Data records Start Marker

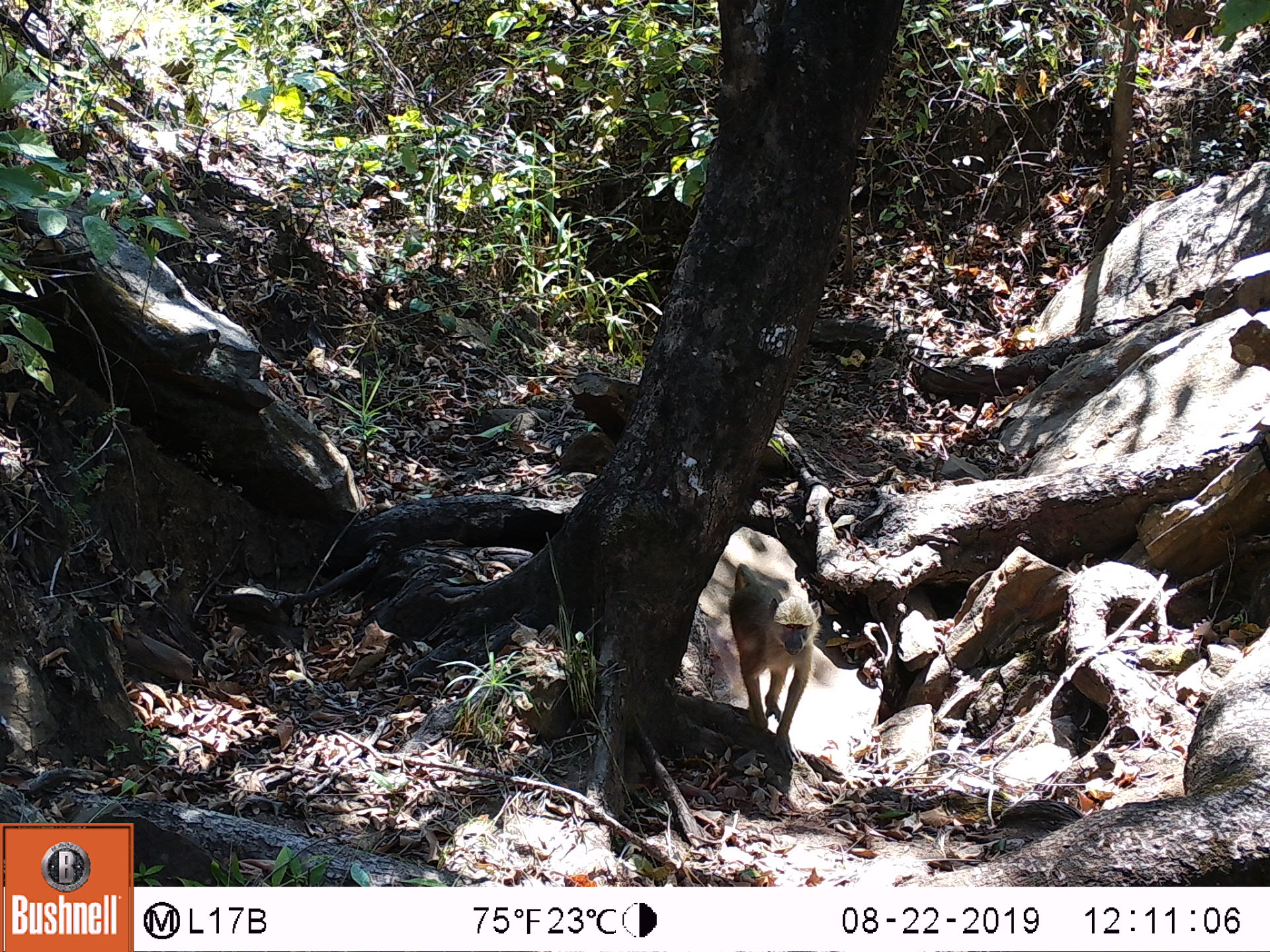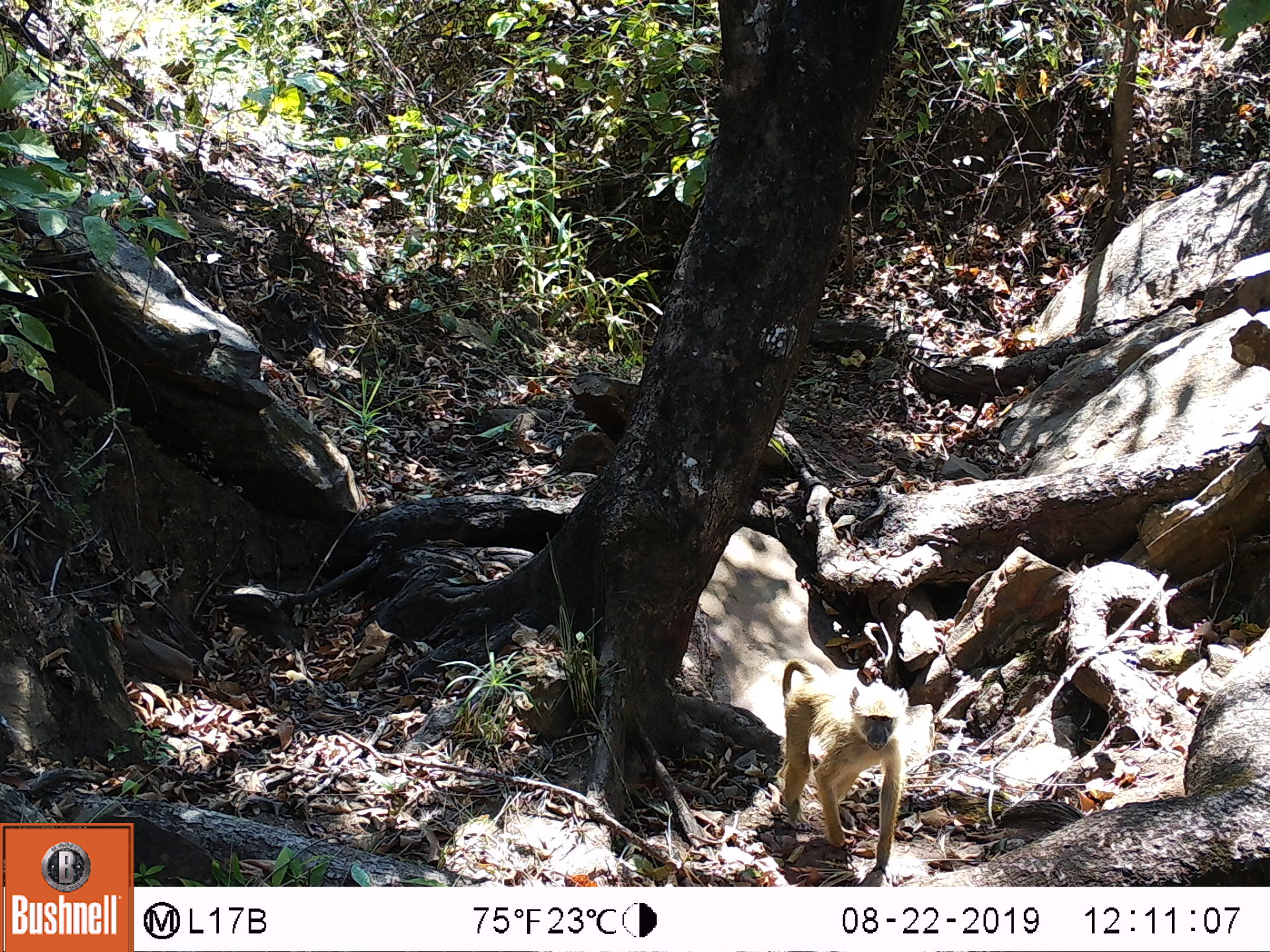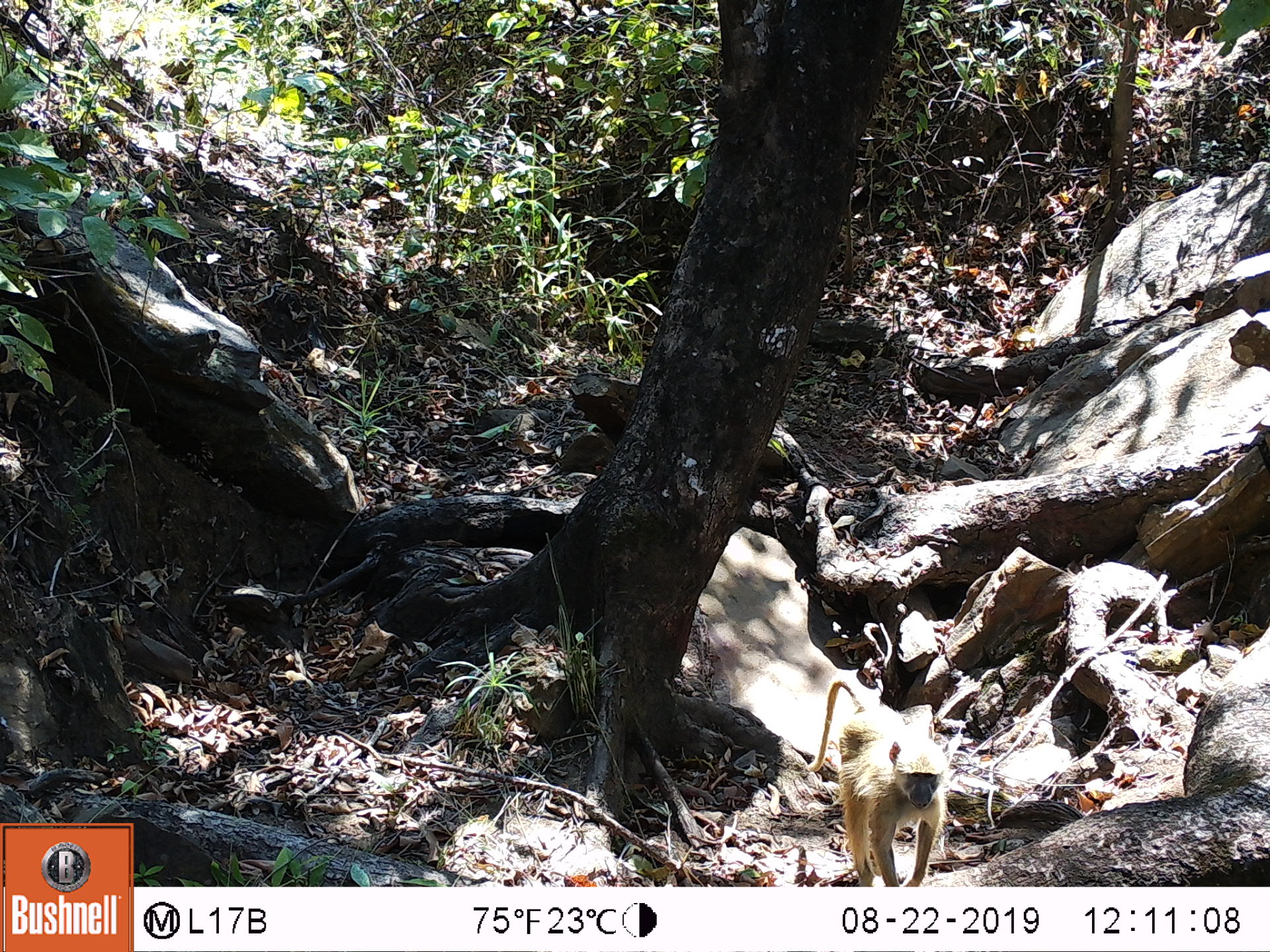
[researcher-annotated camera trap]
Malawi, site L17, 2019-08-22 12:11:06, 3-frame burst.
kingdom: Animalia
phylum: Chordata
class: Mammalia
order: Primates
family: Cercopithecidae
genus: Papio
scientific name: Papio cynocephalus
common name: yellow baboon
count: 1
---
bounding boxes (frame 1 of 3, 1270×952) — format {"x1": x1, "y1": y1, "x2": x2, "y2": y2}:
yellow baboon: {"x1": 723, "y1": 558, "x2": 809, "y2": 771}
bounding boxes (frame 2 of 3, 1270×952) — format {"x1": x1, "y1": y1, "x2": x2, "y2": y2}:
yellow baboon: {"x1": 774, "y1": 656, "x2": 899, "y2": 873}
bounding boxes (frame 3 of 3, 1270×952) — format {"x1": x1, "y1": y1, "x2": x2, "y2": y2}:
yellow baboon: {"x1": 804, "y1": 681, "x2": 946, "y2": 882}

Data records End Marker

**Work order**:
Give the records again without a single change, and exclude the pictures.

**Task answer**:
[researcher-annotated camera trap]
Malawi, site L17, 2019-08-22 12:11:06, 3-frame burst.
kingdom: Animalia
phylum: Chordata
class: Mammalia
order: Primates
family: Cercopithecidae
genus: Papio
scientific name: Papio cynocephalus
common name: yellow baboon
count: 1
---
bounding boxes (frame 1 of 3, 1270×952) — format {"x1": x1, "y1": y1, "x2": x2, "y2": y2}:
yellow baboon: {"x1": 723, "y1": 558, "x2": 809, "y2": 771}
bounding boxes (frame 2 of 3, 1270×952) — format {"x1": x1, "y1": y1, "x2": x2, "y2": y2}:
yellow baboon: {"x1": 774, "y1": 656, "x2": 899, "y2": 873}
bounding boxes (frame 3 of 3, 1270×952) — format {"x1": x1, "y1": y1, "x2": x2, "y2": y2}:
yellow baboon: {"x1": 804, "y1": 681, "x2": 946, "y2": 882}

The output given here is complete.